Request: Count the lines in the rows below that contain the string "pixel", with case counting, and reply with the number alone.

----- Materials provided -----

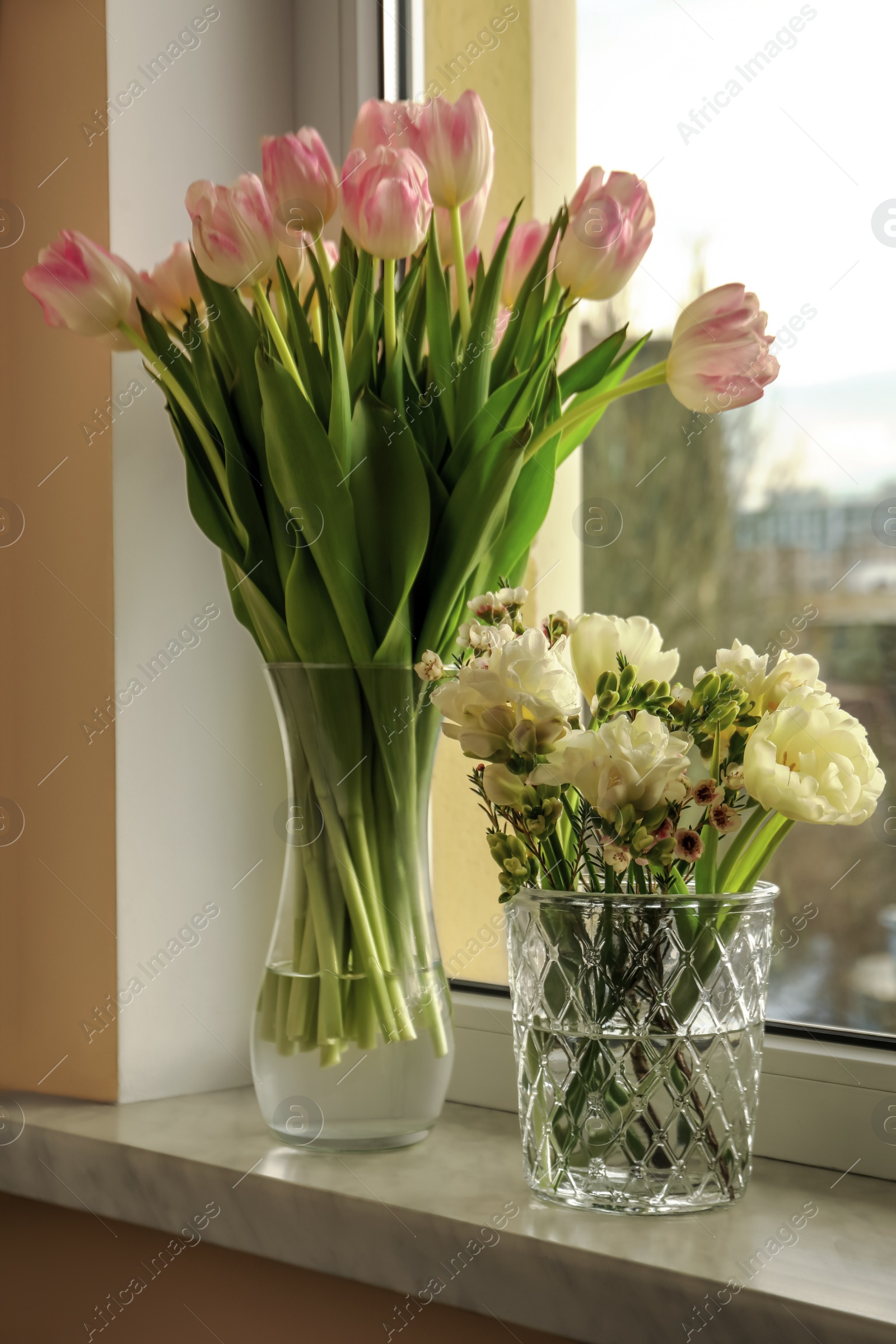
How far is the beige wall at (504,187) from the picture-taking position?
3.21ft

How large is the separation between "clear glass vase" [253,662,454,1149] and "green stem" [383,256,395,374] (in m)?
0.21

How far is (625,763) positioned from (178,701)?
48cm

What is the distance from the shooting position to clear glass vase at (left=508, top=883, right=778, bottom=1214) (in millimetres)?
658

-----
----- Materials provided -----

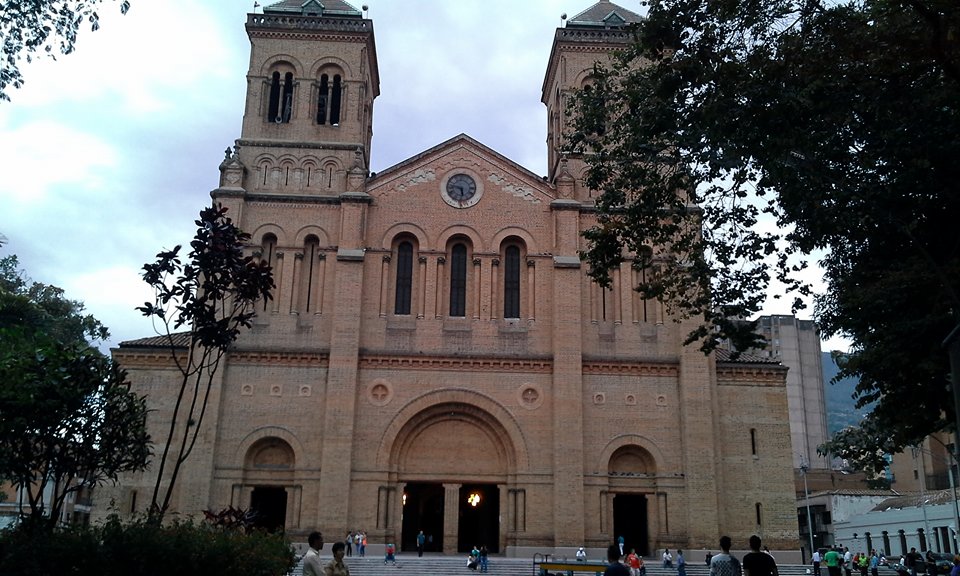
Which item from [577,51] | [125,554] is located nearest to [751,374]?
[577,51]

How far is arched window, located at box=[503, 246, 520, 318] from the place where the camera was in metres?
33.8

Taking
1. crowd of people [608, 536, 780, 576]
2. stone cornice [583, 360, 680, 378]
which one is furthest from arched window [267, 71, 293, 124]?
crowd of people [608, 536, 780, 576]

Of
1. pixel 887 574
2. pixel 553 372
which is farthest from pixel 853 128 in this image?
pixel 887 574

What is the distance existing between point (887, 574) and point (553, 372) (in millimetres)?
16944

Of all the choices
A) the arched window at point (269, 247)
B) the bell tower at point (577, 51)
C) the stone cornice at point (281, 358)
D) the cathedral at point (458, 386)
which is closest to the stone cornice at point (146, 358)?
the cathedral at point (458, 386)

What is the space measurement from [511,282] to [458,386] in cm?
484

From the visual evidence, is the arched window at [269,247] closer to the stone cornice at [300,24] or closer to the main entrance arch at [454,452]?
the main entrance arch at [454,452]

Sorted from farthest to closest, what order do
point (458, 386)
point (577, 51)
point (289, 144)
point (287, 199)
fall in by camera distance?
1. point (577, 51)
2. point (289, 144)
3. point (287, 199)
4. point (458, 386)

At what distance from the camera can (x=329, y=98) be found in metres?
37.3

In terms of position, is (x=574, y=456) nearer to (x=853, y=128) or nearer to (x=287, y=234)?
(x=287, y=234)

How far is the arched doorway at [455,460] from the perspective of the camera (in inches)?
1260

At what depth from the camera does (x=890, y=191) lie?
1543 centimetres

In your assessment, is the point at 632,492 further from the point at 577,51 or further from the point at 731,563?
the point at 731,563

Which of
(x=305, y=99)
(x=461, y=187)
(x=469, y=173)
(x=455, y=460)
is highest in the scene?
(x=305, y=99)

-----

Answer to the problem: 4